Adobe's Digital Media revenue rose 27% annually to $1.61 billion during the quarter. Creative Cloud revenue accounted for $1.36 billion of that total. The remaining $249 million came from its Document Cloud business. The Digital Media unit's total ARR (annualized recurring revenue) rose $339 million sequentially to $6.4 billion.

Adobe attributed that growth to subscription gains across the US, Europe, and Asia, strong momentum in emerging markets, rising app subscriptions, the retention of users upgrading from promotional to standard prices, and increased seats across the enterprise market. Adobe's Stock (stock photos), Acrobat (documents), and Sign (e-documents) software platforms also generated high double-digit sales growth.

Adobe's Digital Experience revenue grew 21% annually to $614 million. Within that total, its subscription revenue rose 25% annually. Adobe attributed that growth to the strength of its Analytics, Marketing, and Advertising Cloud products. Its Audience Manager (data management) and Campaign (marketing campaign) platforms were also standout performers.

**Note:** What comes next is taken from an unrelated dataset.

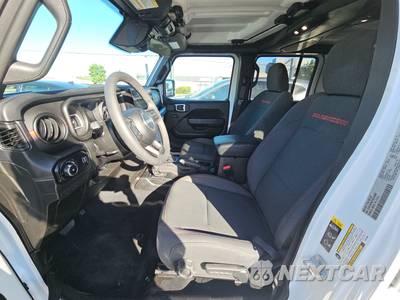 2026 Jeep Wrangler 4 Door Rubicon - zdjęcie 7 z 25 - miniatura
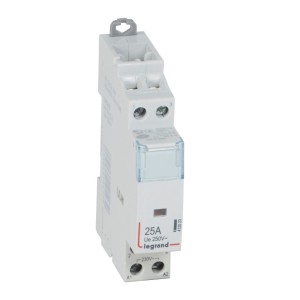 Stycznik modułowy 25A 230V SM425 2NO - 412523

A network of cloud computing connections.

Image source: Getty Images.

Adobe also noted that Magento, which it acquired earlier this year, was "off to a strong start" and generated $27 million in subscription and services revenue during the quarter. Magento is a web store that helps merchants digitize their businesses with websites, ads, payments services, analytics, and customer relationship management (CRM) services.

A recent Reuters report also claims that Adobe could purchase cloud marketing software firm Marketo to further strengthen that business. That could be bad news for Shopify (SHOP -0.99%), which competes against Magento in the fragmented web store market.

Adobe's total subscription revenue grew 29% annually during the quarter and accounted for 88% of its top line, indicating that its multi-year shift from selling licensed software to cloud-based services is paying off.

Margins and profitability

Adobe's gross and operating margins also improved significantly from the prior year quarter thanks to its transition toward higher-margin cloud subscription services:

 

Q3 2017

Q3 2018

Gross margin

85.7%

87.1%

Operating margin

29.6%

31.4%

Source: Adobe quarterly reports.

Adobe's scale also gives it superior margins compared to smaller rivals like Shopify, which has negative operating margins and remains unprofitable on a GAAP basis. Moreover, Adobe's "best in breed" reputation in the digital media market, with products like Photoshop, After Effects, and Premiere, gives it a wide moat and immense pricing power -- two advantages which many cloud service players lack.

That's why Adobe maintains higher margins than its cloud rivals like Shopify and Salesforce (CRM 0.13%), which leads the CRM market but faces tough competition from companies like Microsoft.

SHOP Operating Margin (TTM) Chart

SHOP Operating Margin (TTM) data by YCharts

Does Adobe still have room to run?

Adobe trades at 36 times forward earnings, which is a surprisingly low valuation for a high-growth cloud company. For comparison, Shopify trades at over 260 times forward earnings, and Salesforce has a forward P/E of nearly 60.

Adobe's flagship products also don't face any meaningful competition, and its expanding cloud platforms should give it plenty of room to cross-sell and up-sell new services to its locked-in customers. That strategy should help Adobe generate even stronger sales and earnings growth over the long term. Therefore, I think Adobe could still climb higher over the next few years.